阅读文本 →

_ _ _

DyWA: Dynamics-adaptive World Action Model for Generalizable Non-prehensile Manipulation

Authors: Jiangran Lyu, Ziming Li, Xuesong Shi, Chaoyi Xu, Yizhou Wang, He Wang Affiliations: Center on Frontiers of Computing Studies & School of Computer Science, Peking University, Galbot, Inst. for Artificial Intelligence, Peking University, State Key Laboratory of General Artificial Intelligence, Peking University arXiv: 2503.16806 Project Page: pku-epic.github.io/DyWA GitHub: jiangranlv/DyWA Venue: ICCV 2025

1. Motivation (研究动机)

Non-prehensile manipulation（非抓取操作）的现实需求: 推、滑、翻转等非抓取操作对于处理太薄、太大或无法抓取的物体至关重要，极大地扩展了机器人在非结构化环境中的能力。

_ _ _

材料 →
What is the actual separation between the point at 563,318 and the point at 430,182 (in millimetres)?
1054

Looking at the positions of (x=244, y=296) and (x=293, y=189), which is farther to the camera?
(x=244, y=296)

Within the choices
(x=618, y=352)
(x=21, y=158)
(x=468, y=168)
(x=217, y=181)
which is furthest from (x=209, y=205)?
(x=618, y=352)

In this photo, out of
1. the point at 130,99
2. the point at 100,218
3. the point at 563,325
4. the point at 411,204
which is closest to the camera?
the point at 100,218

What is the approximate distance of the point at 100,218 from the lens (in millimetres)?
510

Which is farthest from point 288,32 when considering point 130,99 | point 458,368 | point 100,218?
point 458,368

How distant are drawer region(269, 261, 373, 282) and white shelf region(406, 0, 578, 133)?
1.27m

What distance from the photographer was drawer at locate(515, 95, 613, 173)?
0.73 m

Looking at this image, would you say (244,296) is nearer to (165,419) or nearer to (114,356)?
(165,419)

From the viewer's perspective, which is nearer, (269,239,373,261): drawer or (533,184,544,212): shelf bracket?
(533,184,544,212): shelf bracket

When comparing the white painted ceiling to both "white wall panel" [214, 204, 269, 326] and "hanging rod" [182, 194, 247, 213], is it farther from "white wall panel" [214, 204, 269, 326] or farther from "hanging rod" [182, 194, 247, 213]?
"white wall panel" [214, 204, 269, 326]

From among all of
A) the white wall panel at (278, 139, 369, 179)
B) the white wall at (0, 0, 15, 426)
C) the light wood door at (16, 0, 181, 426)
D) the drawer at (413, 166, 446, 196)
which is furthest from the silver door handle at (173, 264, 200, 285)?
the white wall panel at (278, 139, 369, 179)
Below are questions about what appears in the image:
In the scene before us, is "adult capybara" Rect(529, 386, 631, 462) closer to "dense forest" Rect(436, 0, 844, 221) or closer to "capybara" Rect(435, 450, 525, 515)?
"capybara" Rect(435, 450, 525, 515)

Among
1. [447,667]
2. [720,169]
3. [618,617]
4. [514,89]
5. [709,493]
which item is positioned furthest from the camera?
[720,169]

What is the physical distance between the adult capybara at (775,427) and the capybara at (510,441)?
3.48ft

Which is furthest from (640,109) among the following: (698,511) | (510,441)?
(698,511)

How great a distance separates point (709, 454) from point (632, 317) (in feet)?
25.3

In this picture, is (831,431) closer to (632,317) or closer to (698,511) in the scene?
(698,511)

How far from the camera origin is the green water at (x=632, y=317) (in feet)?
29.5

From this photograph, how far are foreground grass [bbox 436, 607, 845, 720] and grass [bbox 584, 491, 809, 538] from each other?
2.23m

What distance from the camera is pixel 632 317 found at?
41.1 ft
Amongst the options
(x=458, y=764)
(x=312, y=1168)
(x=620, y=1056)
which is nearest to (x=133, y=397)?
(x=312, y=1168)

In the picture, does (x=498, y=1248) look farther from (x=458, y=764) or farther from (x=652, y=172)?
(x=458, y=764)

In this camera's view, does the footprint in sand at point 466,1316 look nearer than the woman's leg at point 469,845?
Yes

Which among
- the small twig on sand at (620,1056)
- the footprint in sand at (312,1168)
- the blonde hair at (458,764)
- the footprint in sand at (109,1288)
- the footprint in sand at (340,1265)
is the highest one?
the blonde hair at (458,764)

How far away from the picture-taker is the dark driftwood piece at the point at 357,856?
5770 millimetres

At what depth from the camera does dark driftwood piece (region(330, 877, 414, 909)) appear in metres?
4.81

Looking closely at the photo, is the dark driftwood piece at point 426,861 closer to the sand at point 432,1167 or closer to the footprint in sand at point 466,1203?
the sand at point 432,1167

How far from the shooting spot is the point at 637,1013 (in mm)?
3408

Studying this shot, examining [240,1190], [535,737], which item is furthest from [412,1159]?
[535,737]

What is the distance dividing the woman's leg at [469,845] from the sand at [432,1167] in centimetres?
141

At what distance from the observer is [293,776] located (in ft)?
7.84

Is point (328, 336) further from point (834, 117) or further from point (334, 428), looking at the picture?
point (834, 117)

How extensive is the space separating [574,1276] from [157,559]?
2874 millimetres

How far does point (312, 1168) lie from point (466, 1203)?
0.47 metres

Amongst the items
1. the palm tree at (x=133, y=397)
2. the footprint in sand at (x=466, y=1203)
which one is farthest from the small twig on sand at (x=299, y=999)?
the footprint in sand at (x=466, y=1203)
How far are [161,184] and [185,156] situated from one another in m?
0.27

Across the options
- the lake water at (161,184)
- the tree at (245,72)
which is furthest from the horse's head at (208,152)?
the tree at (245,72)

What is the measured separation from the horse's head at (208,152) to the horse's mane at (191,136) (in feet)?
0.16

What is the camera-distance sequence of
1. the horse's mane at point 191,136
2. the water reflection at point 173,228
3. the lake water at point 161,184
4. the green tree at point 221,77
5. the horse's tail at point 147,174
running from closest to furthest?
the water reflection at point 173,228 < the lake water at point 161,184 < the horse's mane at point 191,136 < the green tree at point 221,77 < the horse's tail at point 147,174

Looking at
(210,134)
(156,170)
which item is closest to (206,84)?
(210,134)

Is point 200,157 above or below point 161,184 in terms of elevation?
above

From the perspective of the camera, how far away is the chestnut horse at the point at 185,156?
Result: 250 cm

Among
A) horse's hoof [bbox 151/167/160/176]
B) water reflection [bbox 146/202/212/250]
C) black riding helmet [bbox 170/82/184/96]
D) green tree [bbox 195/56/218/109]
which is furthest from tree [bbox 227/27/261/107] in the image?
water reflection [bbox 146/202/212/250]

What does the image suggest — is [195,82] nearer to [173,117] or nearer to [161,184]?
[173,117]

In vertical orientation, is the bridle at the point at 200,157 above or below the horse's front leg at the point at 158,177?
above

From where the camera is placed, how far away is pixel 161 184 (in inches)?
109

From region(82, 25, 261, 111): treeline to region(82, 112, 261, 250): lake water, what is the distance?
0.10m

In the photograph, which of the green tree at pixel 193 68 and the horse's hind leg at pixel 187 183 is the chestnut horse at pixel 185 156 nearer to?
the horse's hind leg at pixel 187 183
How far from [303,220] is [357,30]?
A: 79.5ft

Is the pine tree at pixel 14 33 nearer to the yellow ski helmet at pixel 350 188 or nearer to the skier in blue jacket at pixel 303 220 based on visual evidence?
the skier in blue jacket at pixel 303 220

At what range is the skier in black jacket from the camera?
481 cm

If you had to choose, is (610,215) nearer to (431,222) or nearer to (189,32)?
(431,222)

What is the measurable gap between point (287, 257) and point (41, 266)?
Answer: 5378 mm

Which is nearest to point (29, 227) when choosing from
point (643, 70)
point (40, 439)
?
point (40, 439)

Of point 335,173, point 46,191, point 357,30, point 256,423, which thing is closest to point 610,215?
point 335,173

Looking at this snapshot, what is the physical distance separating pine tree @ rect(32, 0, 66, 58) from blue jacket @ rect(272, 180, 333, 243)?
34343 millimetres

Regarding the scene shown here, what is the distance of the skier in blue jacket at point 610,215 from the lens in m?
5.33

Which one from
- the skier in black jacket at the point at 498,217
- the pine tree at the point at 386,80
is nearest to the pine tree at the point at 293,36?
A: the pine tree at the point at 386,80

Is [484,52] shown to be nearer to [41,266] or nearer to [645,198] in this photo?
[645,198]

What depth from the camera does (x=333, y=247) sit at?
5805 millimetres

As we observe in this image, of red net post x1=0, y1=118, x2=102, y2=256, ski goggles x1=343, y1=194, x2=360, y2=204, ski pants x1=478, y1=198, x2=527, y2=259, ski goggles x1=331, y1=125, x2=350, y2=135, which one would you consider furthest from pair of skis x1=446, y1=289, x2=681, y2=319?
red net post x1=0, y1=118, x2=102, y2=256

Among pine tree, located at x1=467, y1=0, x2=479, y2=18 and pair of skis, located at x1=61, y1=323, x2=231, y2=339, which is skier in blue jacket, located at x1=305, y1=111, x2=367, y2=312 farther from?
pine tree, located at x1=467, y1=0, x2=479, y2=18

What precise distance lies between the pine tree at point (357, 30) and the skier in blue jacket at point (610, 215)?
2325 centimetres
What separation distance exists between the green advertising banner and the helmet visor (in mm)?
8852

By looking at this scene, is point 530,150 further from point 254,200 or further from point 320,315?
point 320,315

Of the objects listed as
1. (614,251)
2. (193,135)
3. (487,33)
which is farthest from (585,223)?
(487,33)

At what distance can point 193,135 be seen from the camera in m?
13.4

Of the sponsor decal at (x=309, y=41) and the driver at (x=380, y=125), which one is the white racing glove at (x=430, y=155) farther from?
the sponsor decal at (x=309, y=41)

_ _ _

简短任务 →
接着关于 DyWA 非抓取操作模型的那篇文本往下写，从它最后一句之后开始。

书面回答 →
现有学习方法的两大局限:

依赖多视角相机和精确 Pose Tracking: 现有方法（如 HACMan、CORN）严重依赖多视角设置和精确的物体姿态追踪模块。在实际部署中，多视角设置不总是可用，追踪模块也经常不准确。
无法泛化到不同物理条件: 现有模型主要关注几何形状，忽略了底层动力学特性（如物体质量、桌面摩擦系数），导致在物理条件变化时性能严重下降。

Teacher-Student Distillation 框架的问题: 虽然 RL Teacher Policy 在获得 privileged information 时表现优秀，但蒸馏得到的 Student Policy 在 partial observability 下性能大幅下降，原因有三：

单视角导致严重的几何信息缺失
Markovian Student Model 只能学习跨不同动力学条件的”平均”行为
传统蒸馏方法仅监督 latent features 和最终 actions，不足以学习 contact-rich 交互的底层动力学

2. Idea (核心思想)

DyWA 的核心洞察是：将动作学习与未来状态预测联合建模，同时从历史轨迹中自适应地捕获动力学信息。

具体来说，DyWA 提出了三个关键创新：

World Action Model: 将传统的 action model 扩展为同时预测动作和下一步状态的 world action model，通过 next state prediction 提供额外的监督信号，形成 action learning 和 world modeling 的协同效应。
Dynamics Adaptation Module: 受 RMA 启发，利用历史 observation-action pairs 提取 dynamics embedding，捕获物体质量、摩擦系数等物理参数的变化。
FiLM Conditioning: 使用 Feature-wise Linear Modulation 将 dynamics embedding 注入 world action model，实现对不同动力学条件的结构化适应。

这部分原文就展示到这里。